2014 SIMPLE IRA Contribution Limits

How Much You Can Save in a SIMPLE IRA in 2014

Saving for retirement with an IRA. Catherine Lane/Getty Images

Whether you own a small business or work at one, you may be investing (or interested in investing) in a SIMPLE IRA. The plan's name is an acronym that stands for savings incentive match for employees. And how much you can contribute to this type of plan changes every year or two with inflation.

Looking for prior year limits?

SIMPLE IRA limits 2013
SIMPLE IRA limits 2012

SIMPLE IRA Contribution Limits 2014

In 2014, the contribution amount for SIMPLE IRAs remained $12,000. Of course, this limit could vary according to your employer's plan.

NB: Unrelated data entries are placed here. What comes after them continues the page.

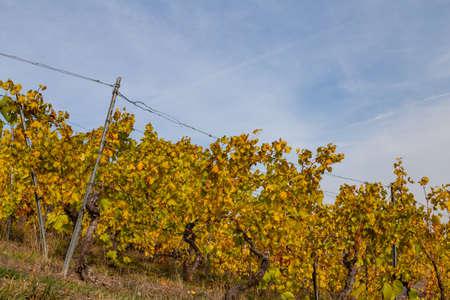 Autumn in the vineyards at Weinsberg near Heilbronn Germany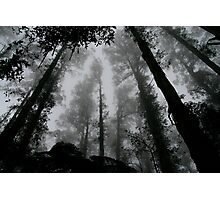 Treetops in fog Photographic Print
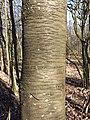 Prunus avium subsp. avium sl18.jpg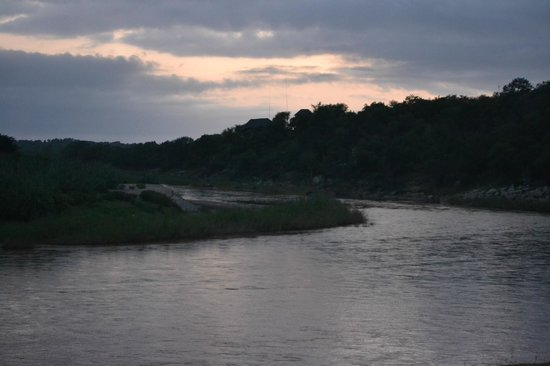 Naledi Bushcamp and Enkoveni Camp:                   Tusker faces the river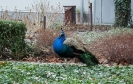 OTOP - Obrączkowanie ptaków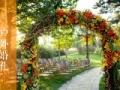 南京草坪婚礼价格 草坪婚礼策划流程 草坪婚礼布置场地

You may also have access to a catch-up contribution if you are 50 years old or older. In 2014, this catch-up contribution limit remained at $2,500. If you were contributing to another plan in addition to a SIMPLE in 2014, the combined total you can put away could not exceed $17,500, which also happened to be the 401(k) maximum contribution limit in 2014.

Important Note: The annual contribution limits changed a little since 2014. If you are seeking SIMPLE IRA contribution limit information for more recent tax years you can check out the following link below:

2016 SIMPLE IRA Contribution Limits

2015 SIMPLE IRA Contribution Limits

How Does a SIMPLE Compare to Other Plans?

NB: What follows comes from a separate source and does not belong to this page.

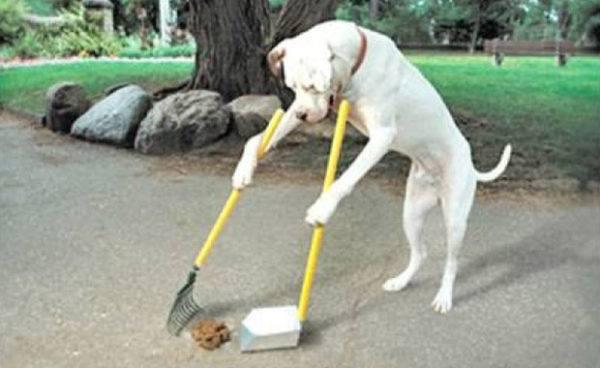 comparte-la-vida-con-tus-mascotas-cacas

SIMPLE IRAs are just one of several types of self-employed and small business retirement plan options.

In many ways, it works like a typical workplace plan like a 401(k). You invest in the plan with your pre-tax salary, and contributions are invested in mutual funds, stocks, bonds, or other investments that you choose. The account is tax-deferred, meaning no taxes are taken on your investment growth until the money is withdrawn.

If you take it out before age 59 1/2, you will pay taxes plus, in most cases, you will be subject to a 10% penalty.

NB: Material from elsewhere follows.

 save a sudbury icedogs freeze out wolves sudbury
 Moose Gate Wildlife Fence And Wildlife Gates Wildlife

There are differences in how a SIMPLE IRA works. If you have ever had a 401(k), you know what a nice perk it is to have an employer match. With a SIMPLE IRA, the match is built in, up to 3% of salary. The employer may reduce this match to at least 1% in a given year, but not for more than two years in a five year period. And your employer must give you advance notice if they plan to reduce the contribution for the year.

The other option for employers is to make nonelective contributions of 2% across the board. Nonelective means that even if you the employee makes no contribution, your employer still adds 2% of your salary to the account each year. Employers may limit eligibility for 2% nonelective contributions to those employees with at least $5000 in their SIMPLE IRA. The salary limit for these contributions in 2014 was $260,000.

SIMPLE IRA Rollovers

SIMPLE IRA rollovers are also a bit more complicated that other types of rollovers. When you leave your job, you can only move a SIMPLE IRA if you have been in the plan for more than two years. If you've participated in the SIMPLE IRA for less than two years, you must either leave it where it is, or do a rollover into another SIMPLE IRA.

As you can tell, sometimes a SIMPLE IRA is anything but SIMPLE. But if you contribute to one through work, it's a fine place to save for retirement for the built-in match alone. For employers, a SIMPLE IRA could be the right choice only if you plan to match employee contributions.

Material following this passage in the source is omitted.